As we all know, Christmas has become a hyper-consumerist holiday that's all about ~the gifts~. But it's gotten to a point where, in many cases, we've stopped caring about the quality of the gifts and we're just giving them out of obligation.
We all know the gifts I’m talking about.
The fun card game you got for your friends' white elephant gift swap that someone is going to play once and then donate to a thrift store. The cute mugs with a cookie mix you got for your coworkers that they're never going to make (and the mug they'll use only once a year). The candles you got for your cousins that they don’t like the smell of and are going to collect dust on their shelves.
They’re the gifts you don’t have to put a lot of thought into, are generic enough that they could really be going to anyone, and won’t make you upset if someone doesn’t end up liking them because they didn’t cost you that much anyway.

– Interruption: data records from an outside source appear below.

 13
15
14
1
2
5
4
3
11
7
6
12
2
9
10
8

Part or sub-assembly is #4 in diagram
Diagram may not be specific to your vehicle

And thinking about it that way makes me completely wonder what’s the purpose of these gifts at all.
I thought gift-giving was meant to show how much you care about or appreciate someone.

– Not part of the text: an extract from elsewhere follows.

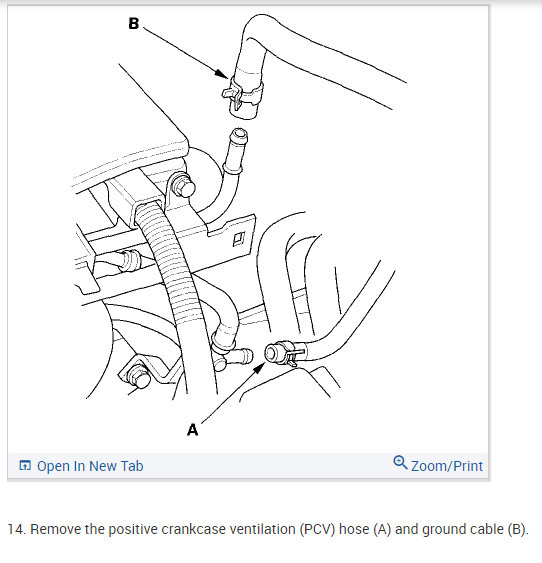 B

A

Open In New Tab

Zoom/Print

14. Remove the positive crankcase ventilation (PCV) hose (A) and ground cable (B).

These gifts don’t really say that to me.
And I think part of the problem is that we feel pressured into having to give gifts to literally everyone in our lives. You might have a work bestie, but oh, you can’t just give a gift to her because it might upset the other members of your team or Susan in HR is going to tell you that it has to be all or nothing. Or even though you haven’t seen Uncle George in 5 years, if you don’t give him a gift your grandma will call you asking why.
And this reasoning for giving a gift is such B.S.
To me, it reminds me a lot of the free t-shirts or swag you get when you attend events. They give it you you because they want you to feel valued, and you also want to feel valued, but in the end you really couldn’t care less about what you’re getting and half the time it goes to waste anyway.
So then I pose the question: rather than giving half-assed gifts to all the people we feel like we have to give them to, why can't we just give thoughtful, quality gifts to the people who really matter in our lives?
We all already own too much stuff anyway. This just adds to that problem.
It also makes me wonder why gifting has become the symbol of caring during the holidays. We already know that gift-giving is not everyone’s love language. And yet for holidays, especially Christmas, we expect everyone to do it. And we expect it to be a physical gift.
While I’m sure we all do appreciate a really good physical gift, spending a weekend with your grandpa is going to be just as good a gift as a handy kitchen gadget. Or your mom might appreciate you baking with her more than receiving another sweater.
And that is exactly my point. When you tailor the gift to the person and think about what they value the most, you end up giving them something more unique and it’s not something you pick up last minute from TJ Maxx.
Now I want to be clear: there’s no shame in doing that. And people really love stuff from TJ Maxx. But some of us have fallen into a habit where that’s the only kind of gift-giving we know how to do. And so it feels like a chore and we don’t end up really caring about what we give, just that it’s done. Another box we can check off.
And I want to push back against that type of gift shopping and giving so we can return to one that’s more intentional, more personalized, and doesn’t necessarily involve buying more things for more people.